AIDS Virus in Cats Might Help Human Vaccine Effort
Protein in feline virus triggered immune reaction in blood from people with HIV
WebMD News Archive
By Robert Preidt
THURSDAY, Oct. 3 (HealthDay News) -- Cats may hold a key to developing an HIV vaccine for people, a new study suggests.
Researchers found that a protein from the virus that causes AIDS in cats triggered an immune response in blood from HIV-infected people. The virus that causes AIDS in people is called the human immunodeficiency virus while the one that affects cats is called the feline immunodeficiency virus (FIV).
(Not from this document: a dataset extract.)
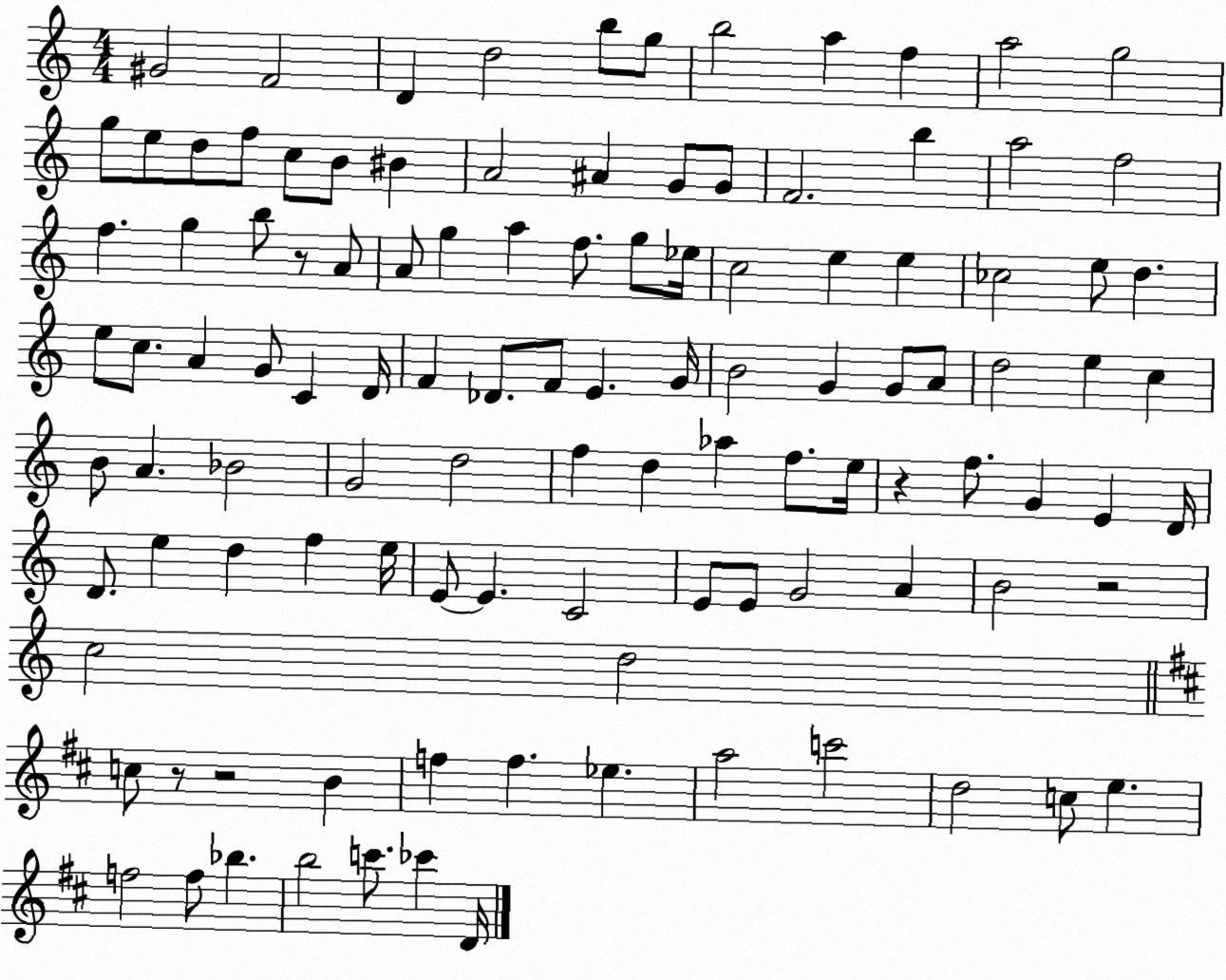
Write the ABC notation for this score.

The findings, reported in the October issue of the Journal of Virology suggest that further research with FIV could lead to an HIV vaccine for people, the University of Florida and University of California, San Francisco investigators said.
"One major reason why there has been no successful HIV vaccine to date is that we do not know which parts of HIV to combine to produce the most effective vaccine," study corresponding author Janet Yamamoto, a professor of retroviral immunology at the UF College of Veterinary Medicine, said in a university news release.
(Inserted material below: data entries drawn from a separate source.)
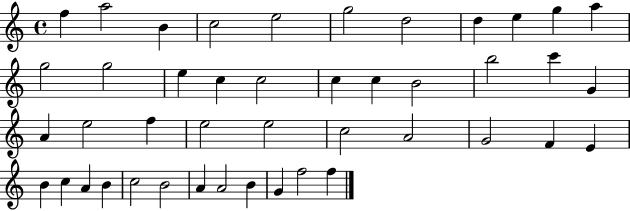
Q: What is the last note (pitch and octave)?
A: F5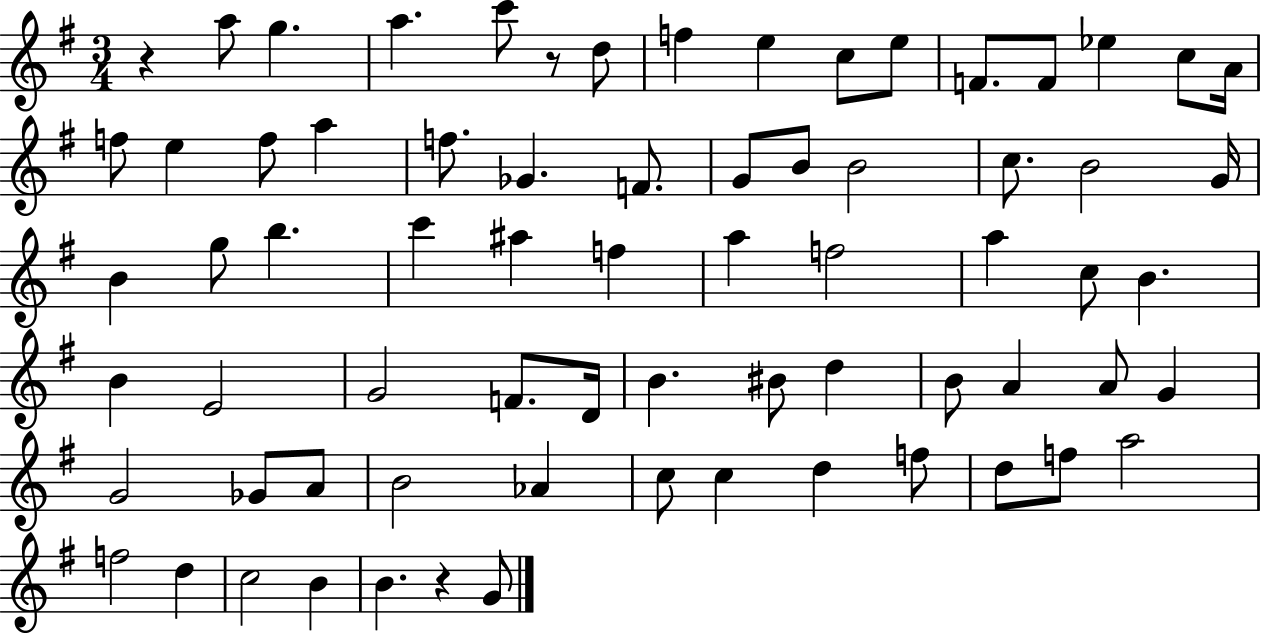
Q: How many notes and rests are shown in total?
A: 71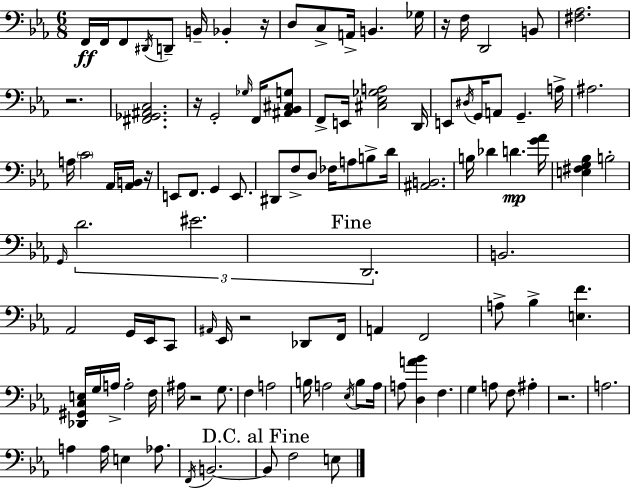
F2/s F2/s F2/e D#2/s D2/e B2/s Bb2/q R/s D3/e C3/e A2/s B2/q. Gb3/s R/s F3/s D2/h B2/e [F#3,Ab3]/h. R/h. [F#2,Gb2,A#2,C3]/h. R/s G2/h Gb3/s F2/s [A#2,Bb2,C#3,G3]/e F2/e E2/s [C#3,Eb3,Gb3,A3]/h D2/s E2/e D#3/s G2/s A2/e G2/q. A3/s A#3/h. A3/s C4/h Ab2/s [Ab2,B2]/s R/s E2/e F2/e. G2/q E2/e. D#2/e F3/e D3/e FES3/s A3/e B3/e D4/s [A#2,B2]/h. B3/s Db4/q D4/q. [G4,Ab4]/s [E3,F#3,G3,Bb3]/q B3/h G2/s D4/h. EIS4/h. D2/h. B2/h. Ab2/h G2/s Eb2/s C2/e A#2/s Eb2/s R/h Db2/e F2/s A2/q F2/h A3/e Bb3/q [E3,F4]/q. [Db2,G#2,C3,E3]/s G3/s A3/s A3/h F3/s A#3/s R/h G3/e. F3/q A3/h B3/s A3/h Eb3/s B3/e A3/s A3/e [D3,A4,Bb4]/q F3/q. G3/q A3/e F3/e A#3/q R/h. A3/h. A3/q A3/s E3/q Ab3/e. F2/s B2/h. B2/e F3/h E3/e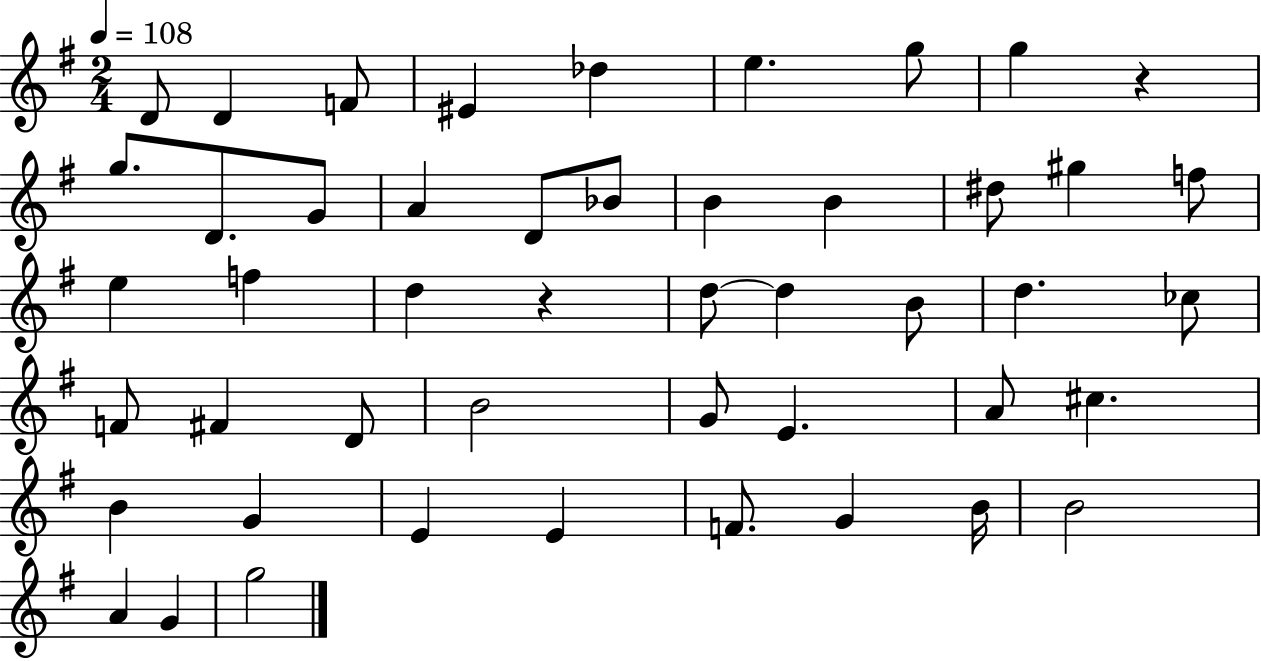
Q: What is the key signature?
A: G major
In previous studies, scientists have combined various whole HIV proteins as vaccine ingredients, but none worked well enough to be used as a commercial vaccine, she explained.
"Surprisingly, we have found that certain peptides of the feline AIDS virus can work exceptionally well at producing human T-cells that fight against HIV," Yamamoto said. T-cells are immune system cells that attack cells infected with viruses.
The FIV protein that triggered the human T-cell response is present in multiple HIV-like viruses in different animal species, she said. By studying FIV, the researchers believe that it may be possible to identify regions of HIV that might prove useful targets for a vaccine.
One researcher emphasized that different viruses affect people and cats.
"We want to stress that our findings do not mean that the feline AIDS virus infects humans, but rather that the cat virus resembles the human virus sufficiently so that this cross-reaction can be observed," study co-author Dr. Jay Levy, a professor of medicine at UCSF, said in the news release.